Pour évaluer la qualité des épices, les enquêteurs ont prélevé 138 échantillons chez des commerçants, grossistes et transformateurs. Et le résultat est sans équivoque : un quart des produits analysés présentent une anomalie. C’est moins alarmant qu’en 2016, lors de la précédente enquête des services de la répression des fraudes. À l’époque, plus de la moitié des produits étaient non-conformes.

Safran, poivre, origan…

Malgré cette nette amélioration, le safran, l’épice la plus chère, reste celle qui comporte le plus d’anomalies. Seulement 15% des produits étudiés sont conformes. Souvent, « des restes floraux » sont trouvés dans les flacons, selon la DGCCRF. Les filaments, qui coûtent jusqu’à 1000 euros le kilo en grande surface, sont remplacés par des « substances de charge » afin de diminuer le coût de revient.

Mais le safran n’est pas la seule épice victime de ces subterfuges. « Des débris végétaux parfois importants » ont été retrouvés dans les pots d’origan, comme des fragments de feuilles d’olivier et de myrte utilisés comme substances de charge. En clair, pour remplir. Le poivre, le paprika, le cumin ainsi que le curcuma sont également visés.

Les étiquettes aussi sont trompeuses. Comme par exemple sur ce pot de « poivre » qui est en réalité un mélange de baies du genre piper nigrum, souligne l’organisme du ministère français chargé de l’Economie. Celle-ci pointe également des défauts de traçabilité lorsque certaines épices se revendiquent d’une AOP « sans y avoir le droit ».  

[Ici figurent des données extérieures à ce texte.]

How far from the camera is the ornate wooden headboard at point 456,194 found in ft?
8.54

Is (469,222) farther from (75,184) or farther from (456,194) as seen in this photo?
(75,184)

Dans sa précédente étude, l’instance expliquait que les origines exotiques, le fait que seule une faible partie de la plante est utilisée pour la production d’épices ou encore les aléas climatiques faisaient la rareté de ces épices. Elles font en conséquence « l’objet de fortes tensions économiques qui peuvent générer des hausses des prix ou entraîner la commercialisation de produits dont la qualité fait défaut », d’où l’importance de les contrôler.